A blog explaining the importance of catchment analysis for retail businesses: knowing who their customers are, what they want, how far they’re willing to travel, and how much they’re willing to spend. It also offers SafeGraph Patterns data as a solution to help perform catchment analysis over time and see how consumer behavior changes over weeks, months, seasons, or years.
An explanation of how to use the Trade Area Tool for Alteryx Designer, a data analytics platform. You can use this to create regions around a specific objects from the file you’ve input, allowing you to create trade areas for your locations.
In this eBook, SafeGraph explains how having accurate data about locations and other points of interest can be critical to business success. They argue that accurate location information can help with questions about whether there’s a market for your products or services in a specific area, where exactly in that area you should build a store to get the best market share, and how you should run your store and marketing campaigns to draw in more customers… and keep them.
An explanation of different techniques for determining trade areas used by Mapping Analytics. Contains pictures for illustrative purposes, helping to show you how to create deterministic and proximal trade areas for your analyses.
A webinar from SafeGraph and Spatial.ai on new ways of performing trade area analysis. It covers gathering information on foot traffic by using location data from mobile devices. It also discusses using social media data (especially concerning locations) to build geosocial profiles of areas based on people’s activities and lifestyles.
A trade area analysis template from CARTO and SafeGraph that examines the effectiveness of using human mobility data as a method. They demonstrate catchment analysis using the mobility data of customers at Costco stores in the San Francisco Bay area, and conclude that it is superior to both buffer and drive-time models for finding out where a store’s customers actually come from. This also makes the mobility data method more effective in determining which stores are competing with a specific store, based on the locations of its clientele.
This 2018 academic paper theoretically explores the strengths and weaknesses of traditional trade area analysis methods with respect to choosing locations for quick service restaurants. It then proposes a new trade area analysis template for these types of businesses that incorporates regression analysis methods and geographical information systems (GIS).
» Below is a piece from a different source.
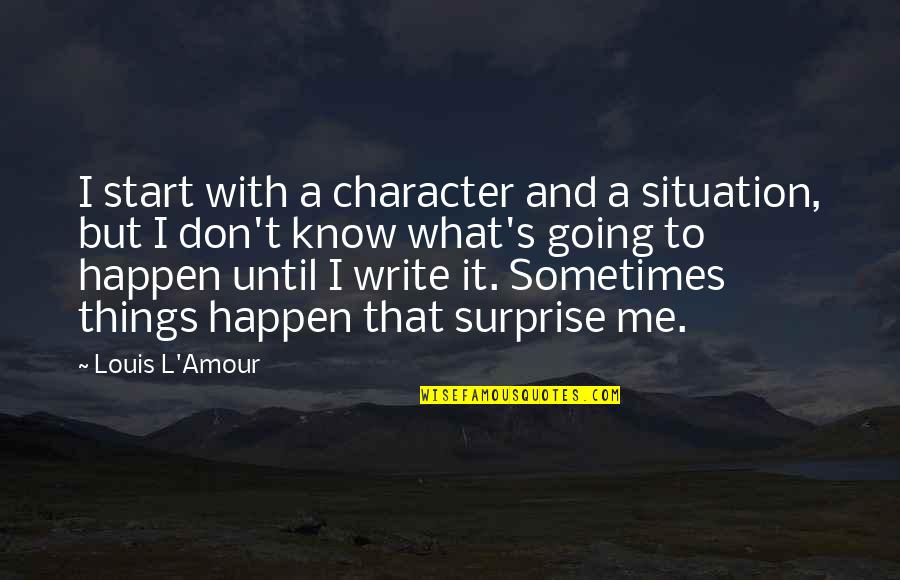 Cute And Happy Quotes By Louis L'Amour: I start with a character and a situation,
A 2018 trade area analysis example based on a residential area in Kharkiv, Ukraine. It uses multiple standard trade area analysis methods, but also takes into account limitations based on geography and road structure. These adjustments allow for more accurate, but more limited, trade areas to be identified.
A 2017 paper that discusses how to implement two models of trade area analysis – the Huff model and the Multiplicative Competitive Interaction (MCI) model – into a combined analysis package for the statistical programming language R.
A retail gap analysis for the city of Wildwood, Missouri. It indicates which business sectors are losing money to outside competitors, and which are bringing in revenue sources for both the city and surrounding areas.
This 2010 paper is about the development of a phone-based consumer data collection system called ConvenienceProbe. Targeting shoppers at convenience stores, the study demonstrates that the system could be used as an easier and less expensive alternative to traditional in-person consumer surveys for the purpose of trade area analysis.
As you can see, trade area analysis has been thought about, conducted, and modeled in many different ways over time. Hopefully, one or more of the examples above will have given you a starting point for performing your own analysis. And if you’re still unclear on why trade area analysis is important, check out SafeGraph’s guide to the benefits of trade area analysis.